Bear a plastic water bottle to your own peril; the tide of social view is forming against you. From top rating documentaries, to articles and campaigns, the red hot topic around is the horror that is bottled water and the waste the industry creates.

The production, moving and waste of water in petrochemical plastic bottles consumes huge quantities of water and energy, and produces tremendous measures of greenhouse gases and waste.

Director of the new documentary ‘Tapped: get off the bottle’ Stephanie Soechtig claims “1500 water bottles end up in landfill every second – that’s 30 million water bottles a day! We wanted to show people just how much waste is generated by bottled water.” The Tapped team are plugging the movie with an across-America roadshow, collecting pledges from donors to reduce their water bottle use and swapping their discarded plastic water bottle for a reusable stainless steel bottle. Download Tapped from Amazon or iTunes.

A short film ‘The Story of Bottled Water’ was released on World Water Day in March. Created by Annie Leonard of the acclaimed ‘The Story of Stuff’, this short animation shows the method that amounts to swaying Americans into wasting more than half a billion bottles of water a week, instead of a few cents cost for a drink from the tap. Find this film on You Tube.

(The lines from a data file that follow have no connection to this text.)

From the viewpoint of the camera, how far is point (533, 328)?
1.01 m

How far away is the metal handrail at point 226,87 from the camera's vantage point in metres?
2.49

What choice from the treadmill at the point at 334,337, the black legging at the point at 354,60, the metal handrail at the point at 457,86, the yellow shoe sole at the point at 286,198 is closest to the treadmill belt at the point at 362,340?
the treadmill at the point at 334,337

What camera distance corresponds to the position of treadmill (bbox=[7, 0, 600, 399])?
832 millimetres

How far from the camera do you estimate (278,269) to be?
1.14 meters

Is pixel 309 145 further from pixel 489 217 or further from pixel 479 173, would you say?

In her book ‘Bottlemania’, writer Elizabeth Royte investigates one of the biggest marketing cons of our century and provides a sudden environmental alarm bell. She investigates the problems we must inevitably understand. Who appropriates the drinking water? What could happen when a bottled-water corporation seizes your town’s source? Is the water that comes from the tap wholly safe? What is really the environmental footprint of producing, transportation and waste of a single plastic water bottle?

Politicians around the international community are beginning to realise that they are required to take responsibility for action – particularly when the buildings at which they collate are high consumers of bottled water. How often do we witness a politician in a press conference sipping from a water bottle. They should be able to use a water glass in Parliament House.

Leslie Samuelrich of Corporate Accountability International, held that “Cities and states are spending hundreds of millions of taxpayer dollars on bottled water, and that’s not to mention what’s spent to deal with all the plastic bottles that are thrown out.”

In July 2009, the NSW rural town of Bundanoon became the first place around Australia to prohibited the sale of bottled water. About 60 places in the American states and a few towns in Canada and the UK have prohibited spending taxpayer money on bottled water.

It is certain that these dilemmas will be discussed in World Water Week 2010 from September 5 to 11 in Stockholm, Sweden, the annual meeting for the environment’s most current water-related dilemmas.